Rarely enforced? Are they sure about that? It sounds like an effective way to keep a lid on things to me. Just deny the permit, and those damn cameras are no longer a threat. But the author backs it up with statements from a number of Democrats and an ACLU representative.
"'I was chair of the Subcommittee for four years, and we frequently had people show up the day of a hearing to film,' Rep. Brad Miller (D-N.C.) told HuffPost. 'We asked for their name, but they were told if they would not disrupt the hearing, they were free to record.'

"'It's an outrageous violation of the First Amendment,' Rep. Zoe Lofgren (D-Calif.) told HuffPost. 'Here we've got an Academy Award-nominated filmmaker, and it's an important subject and the subject that he did his prior film on for HBO. And they put him in handcuffs and hauled him out of there. This is stunning.'

"'I found it ironic that there was not a flood of cameras there,' noted Rep. Paul Tonko (D-N.Y.). 'There was the one camera and then before that, the ABC camera ... if you have a camera there to bring the issue home to the public, that's a good thing.'

"Rep. Jerry Nadler (D-N.Y.) told HuffPost, 'I have served in the House of Representatives since 1992, and I had the privilege of chairing the Subcommittee on the Constitution, Civil Rights, and Civil Liberties. In all that time, I cannot recall a chair of any committee or subcommittee having ever ordered the removal of a person who was filming a committee proceeding and not being disruptive, whether or not that person was accredited. It is a matter of routine that all sorts of people photograph and record our proceedings. Most of them are not accredited. I cannot recall anyone questioning their right to be there.'

"Arthur Spitzer, legal director of the ACLU in Washington, explained that 'congressional committees routinely allow professional journalists to record hearings even when they don't have official press credentials, and excluding a journalist because he doesn't share the political views of the committee chair is outrageous. The Supreme Court has explained many times that censorship based on viewpoint is the clearest kind of First Amendment violation, and that seems to be what happened here.'"
A former chair of the same committee, three other House members, and the legal director of the ACLU in Washington all agree that it's standard practice to allow cameras in the room during hearings, even in the absence of credentials. Not to mention that CSPAN was already broadcasting the hearing that Fox was told he could not film. And then there's that pesky First Amendment that keeps popping up.

Conclusion

I guess it only stands to reason that if you need a permit to exercise your Second Amendment right, you need a permit to exercise your First Amendment right too. Maybe they should institute "camera permits," and only grant them to people of good standing in the community who have never given the establishment any problems.

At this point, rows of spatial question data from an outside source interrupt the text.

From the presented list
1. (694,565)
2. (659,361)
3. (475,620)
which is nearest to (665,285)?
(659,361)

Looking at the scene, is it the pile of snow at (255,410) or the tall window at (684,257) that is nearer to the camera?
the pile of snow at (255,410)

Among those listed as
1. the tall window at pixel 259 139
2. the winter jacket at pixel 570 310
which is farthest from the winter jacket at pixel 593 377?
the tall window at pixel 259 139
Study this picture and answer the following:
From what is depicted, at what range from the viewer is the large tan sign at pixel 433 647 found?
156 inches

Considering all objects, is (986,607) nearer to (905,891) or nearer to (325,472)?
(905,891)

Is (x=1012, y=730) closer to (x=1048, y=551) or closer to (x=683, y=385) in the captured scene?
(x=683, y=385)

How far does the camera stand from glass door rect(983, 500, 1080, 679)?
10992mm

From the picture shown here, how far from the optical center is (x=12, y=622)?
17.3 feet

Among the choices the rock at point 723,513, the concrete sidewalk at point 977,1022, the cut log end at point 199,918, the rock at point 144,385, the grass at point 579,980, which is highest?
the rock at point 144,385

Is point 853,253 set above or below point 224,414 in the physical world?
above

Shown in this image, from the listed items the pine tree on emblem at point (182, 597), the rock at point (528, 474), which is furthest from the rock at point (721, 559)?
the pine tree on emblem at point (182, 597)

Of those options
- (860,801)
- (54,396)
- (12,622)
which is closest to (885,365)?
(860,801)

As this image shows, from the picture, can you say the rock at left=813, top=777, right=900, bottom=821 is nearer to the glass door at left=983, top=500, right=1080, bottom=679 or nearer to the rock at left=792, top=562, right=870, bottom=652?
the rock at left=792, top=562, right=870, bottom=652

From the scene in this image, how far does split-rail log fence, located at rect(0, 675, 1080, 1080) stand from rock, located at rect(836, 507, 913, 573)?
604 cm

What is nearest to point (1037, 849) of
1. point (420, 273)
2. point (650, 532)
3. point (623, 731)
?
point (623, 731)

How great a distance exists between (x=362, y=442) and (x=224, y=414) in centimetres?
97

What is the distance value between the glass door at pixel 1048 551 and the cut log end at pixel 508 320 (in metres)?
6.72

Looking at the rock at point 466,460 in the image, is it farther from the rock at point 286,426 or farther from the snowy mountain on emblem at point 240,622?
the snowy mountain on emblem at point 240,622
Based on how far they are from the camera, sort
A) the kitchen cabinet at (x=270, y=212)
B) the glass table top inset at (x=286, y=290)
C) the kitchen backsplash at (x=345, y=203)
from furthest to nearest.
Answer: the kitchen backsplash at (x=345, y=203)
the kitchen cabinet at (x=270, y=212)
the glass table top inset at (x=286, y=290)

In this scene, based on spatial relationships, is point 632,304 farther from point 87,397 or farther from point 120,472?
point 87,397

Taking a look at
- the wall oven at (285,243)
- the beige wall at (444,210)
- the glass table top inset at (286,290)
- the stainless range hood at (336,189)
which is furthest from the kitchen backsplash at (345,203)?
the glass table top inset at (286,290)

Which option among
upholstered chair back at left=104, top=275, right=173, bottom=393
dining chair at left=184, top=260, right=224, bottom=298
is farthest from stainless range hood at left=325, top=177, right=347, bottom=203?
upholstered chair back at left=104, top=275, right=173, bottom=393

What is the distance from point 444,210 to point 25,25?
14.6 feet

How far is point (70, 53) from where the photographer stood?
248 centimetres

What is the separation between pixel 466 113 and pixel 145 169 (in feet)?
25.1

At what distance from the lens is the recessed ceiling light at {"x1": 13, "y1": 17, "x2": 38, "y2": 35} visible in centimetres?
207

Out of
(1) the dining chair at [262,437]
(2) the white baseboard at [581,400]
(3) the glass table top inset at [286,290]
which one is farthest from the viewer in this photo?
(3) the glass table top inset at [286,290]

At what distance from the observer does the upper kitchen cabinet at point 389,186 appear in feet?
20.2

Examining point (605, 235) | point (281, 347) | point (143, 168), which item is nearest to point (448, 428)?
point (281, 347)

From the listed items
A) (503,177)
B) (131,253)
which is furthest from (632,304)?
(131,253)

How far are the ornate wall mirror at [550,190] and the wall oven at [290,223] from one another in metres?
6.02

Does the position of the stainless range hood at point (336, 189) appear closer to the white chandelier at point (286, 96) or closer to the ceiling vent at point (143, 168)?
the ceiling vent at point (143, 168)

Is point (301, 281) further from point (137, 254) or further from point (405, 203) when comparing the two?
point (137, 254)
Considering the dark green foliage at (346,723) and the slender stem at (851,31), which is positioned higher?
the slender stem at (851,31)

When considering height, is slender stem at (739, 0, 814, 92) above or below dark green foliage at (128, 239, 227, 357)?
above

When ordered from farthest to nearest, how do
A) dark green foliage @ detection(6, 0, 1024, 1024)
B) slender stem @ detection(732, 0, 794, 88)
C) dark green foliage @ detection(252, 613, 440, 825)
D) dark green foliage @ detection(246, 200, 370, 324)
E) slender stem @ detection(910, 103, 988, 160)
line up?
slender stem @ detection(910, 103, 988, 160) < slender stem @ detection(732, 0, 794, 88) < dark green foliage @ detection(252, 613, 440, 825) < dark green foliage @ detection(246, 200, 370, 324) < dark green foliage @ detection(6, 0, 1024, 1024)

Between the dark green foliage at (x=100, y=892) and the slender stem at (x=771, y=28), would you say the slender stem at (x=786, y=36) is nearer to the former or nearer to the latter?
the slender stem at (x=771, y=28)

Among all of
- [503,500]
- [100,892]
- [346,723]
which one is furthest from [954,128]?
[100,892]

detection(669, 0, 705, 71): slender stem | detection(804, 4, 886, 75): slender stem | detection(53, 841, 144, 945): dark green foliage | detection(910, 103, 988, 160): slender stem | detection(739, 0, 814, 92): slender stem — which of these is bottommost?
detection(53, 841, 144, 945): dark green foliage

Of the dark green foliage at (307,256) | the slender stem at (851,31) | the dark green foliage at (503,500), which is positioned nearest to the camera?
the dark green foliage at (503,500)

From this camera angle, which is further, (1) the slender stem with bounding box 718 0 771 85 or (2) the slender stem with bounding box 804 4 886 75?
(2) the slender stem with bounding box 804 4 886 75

Or maybe it should be legal to carry a camera anywhere on public property at any time, for any reason. I don't see how anything else translates to "freedom of the press."

Growing up, we made fun of the USSR for its "officially-approved" press organs. How much better to acknowledge that people have the right to write whatever they wish, and just prevent them from documenting the facts at issue. It's just access to the lawmakers that can be restricted by the lawmakers, not access to the printing press, so what's the big deal, right?

And weren't we promised more transparency if we elected "Hope and Change?" Where's President Obama's outrage over this partisan censorship of the press?

I remember when I was younger and it became harder and harder to legally have a gun in your possession, particularly in public. Gun owners were fond of saying "If this was about the First Amendment instead of the Second, the press would be all over it."

Given the relatively small amount of coverage this story has gotten, I guess the gun owners were wrong to make such outrageous claims.


...and that's all I have to say about that.